§ WHAT TO DO
In all of the records below, swap "pergola post" for "pergola column" and leave everything else unchanged.

[Spatial relation data]
^^^^^^^^^^^^^^^^

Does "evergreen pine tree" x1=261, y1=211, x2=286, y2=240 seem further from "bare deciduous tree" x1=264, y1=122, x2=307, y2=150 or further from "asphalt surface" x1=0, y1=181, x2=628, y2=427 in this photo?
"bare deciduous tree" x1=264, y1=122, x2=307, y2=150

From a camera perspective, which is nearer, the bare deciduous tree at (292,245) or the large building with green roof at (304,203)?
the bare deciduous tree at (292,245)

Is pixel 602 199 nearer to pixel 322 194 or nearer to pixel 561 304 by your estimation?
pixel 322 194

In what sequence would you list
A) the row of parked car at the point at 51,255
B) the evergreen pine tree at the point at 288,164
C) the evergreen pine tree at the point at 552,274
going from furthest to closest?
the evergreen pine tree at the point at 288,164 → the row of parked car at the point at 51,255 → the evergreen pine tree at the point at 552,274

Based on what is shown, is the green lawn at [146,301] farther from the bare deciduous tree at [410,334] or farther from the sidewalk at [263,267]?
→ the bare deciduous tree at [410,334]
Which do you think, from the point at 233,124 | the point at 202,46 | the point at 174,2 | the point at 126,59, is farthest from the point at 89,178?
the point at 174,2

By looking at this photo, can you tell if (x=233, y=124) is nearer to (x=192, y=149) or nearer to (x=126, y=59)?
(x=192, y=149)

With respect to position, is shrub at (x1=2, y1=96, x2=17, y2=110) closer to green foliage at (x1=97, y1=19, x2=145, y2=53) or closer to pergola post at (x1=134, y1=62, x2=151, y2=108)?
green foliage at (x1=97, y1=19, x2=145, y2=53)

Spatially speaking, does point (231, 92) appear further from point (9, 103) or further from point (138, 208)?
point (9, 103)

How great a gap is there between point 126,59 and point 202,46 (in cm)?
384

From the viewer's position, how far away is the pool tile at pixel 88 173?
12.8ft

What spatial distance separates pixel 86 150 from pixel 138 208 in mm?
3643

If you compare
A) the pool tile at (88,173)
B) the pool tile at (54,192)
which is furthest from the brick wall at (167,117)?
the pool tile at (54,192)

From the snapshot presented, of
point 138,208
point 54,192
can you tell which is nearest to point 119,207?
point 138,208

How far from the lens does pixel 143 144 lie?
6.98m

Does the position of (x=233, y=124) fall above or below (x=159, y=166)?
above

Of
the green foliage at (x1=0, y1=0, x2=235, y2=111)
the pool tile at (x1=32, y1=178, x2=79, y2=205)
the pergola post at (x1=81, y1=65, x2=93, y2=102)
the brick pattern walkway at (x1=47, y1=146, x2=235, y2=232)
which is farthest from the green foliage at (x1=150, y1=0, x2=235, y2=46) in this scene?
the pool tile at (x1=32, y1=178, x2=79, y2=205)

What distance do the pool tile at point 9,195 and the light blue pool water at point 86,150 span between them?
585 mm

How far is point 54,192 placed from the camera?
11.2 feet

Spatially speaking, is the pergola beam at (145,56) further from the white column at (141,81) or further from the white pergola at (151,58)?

^^^^^^^^^^^^^^^^

§ TASK RESULT
Does "evergreen pine tree" x1=261, y1=211, x2=286, y2=240 seem further from "bare deciduous tree" x1=264, y1=122, x2=307, y2=150 or further from "asphalt surface" x1=0, y1=181, x2=628, y2=427 in this photo?
"bare deciduous tree" x1=264, y1=122, x2=307, y2=150

From a camera perspective, which is nearer, the bare deciduous tree at (292,245) or the large building with green roof at (304,203)?
the bare deciduous tree at (292,245)

Is pixel 602 199 nearer to pixel 322 194 or nearer to pixel 561 304 by your estimation?
pixel 322 194

In what sequence would you list
A) the row of parked car at the point at 51,255
B) the evergreen pine tree at the point at 288,164
C) the evergreen pine tree at the point at 552,274
going from furthest to closest?
the evergreen pine tree at the point at 288,164 → the row of parked car at the point at 51,255 → the evergreen pine tree at the point at 552,274

Based on what is shown, is the green lawn at [146,301] farther from the bare deciduous tree at [410,334] or farther from the sidewalk at [263,267]?
→ the bare deciduous tree at [410,334]
Which do you think, from the point at 233,124 | the point at 202,46 | the point at 174,2 | the point at 126,59, is farthest from the point at 89,178?
the point at 174,2

By looking at this photo, can you tell if (x=233, y=124) is nearer to (x=192, y=149) or nearer to (x=126, y=59)?
(x=192, y=149)

With respect to position, is shrub at (x1=2, y1=96, x2=17, y2=110) closer to green foliage at (x1=97, y1=19, x2=145, y2=53) or closer to pergola column at (x1=134, y1=62, x2=151, y2=108)?
green foliage at (x1=97, y1=19, x2=145, y2=53)

Spatially speaking, does point (231, 92) appear further from point (9, 103) or further from point (138, 208)?
point (9, 103)

How great a gap is there between point 126,59 and point 202,46 (in cm)?
384

From the viewer's position, how far away is the pool tile at pixel 88 173?
12.8ft

What spatial distance separates pixel 86 150 from pixel 138 208 in mm?
3643

If you compare
A) the pool tile at (88,173)
B) the pool tile at (54,192)
which is furthest from the brick wall at (167,117)?
the pool tile at (54,192)

From the snapshot presented, of
point 138,208
point 54,192
can you tell which is nearest to point 119,207?
point 138,208

How far from the lens does pixel 143 144 lie?
6.98m

Does the position of (x=233, y=124) fall above or below (x=159, y=166)?
above

Of
the green foliage at (x1=0, y1=0, x2=235, y2=111)
the pool tile at (x1=32, y1=178, x2=79, y2=205)
the pergola column at (x1=81, y1=65, x2=93, y2=102)
the brick pattern walkway at (x1=47, y1=146, x2=235, y2=232)
which is farthest from the green foliage at (x1=150, y1=0, x2=235, y2=46) in this scene?
the pool tile at (x1=32, y1=178, x2=79, y2=205)

What distance do the pool tile at point 9,195 and the light blue pool water at point 86,150 span between them?
585 mm

How far is point 54,192 placed from the camera?
11.2 feet

Spatially speaking, is the pergola beam at (145,56) further from the white column at (141,81) or further from the white pergola at (151,58)?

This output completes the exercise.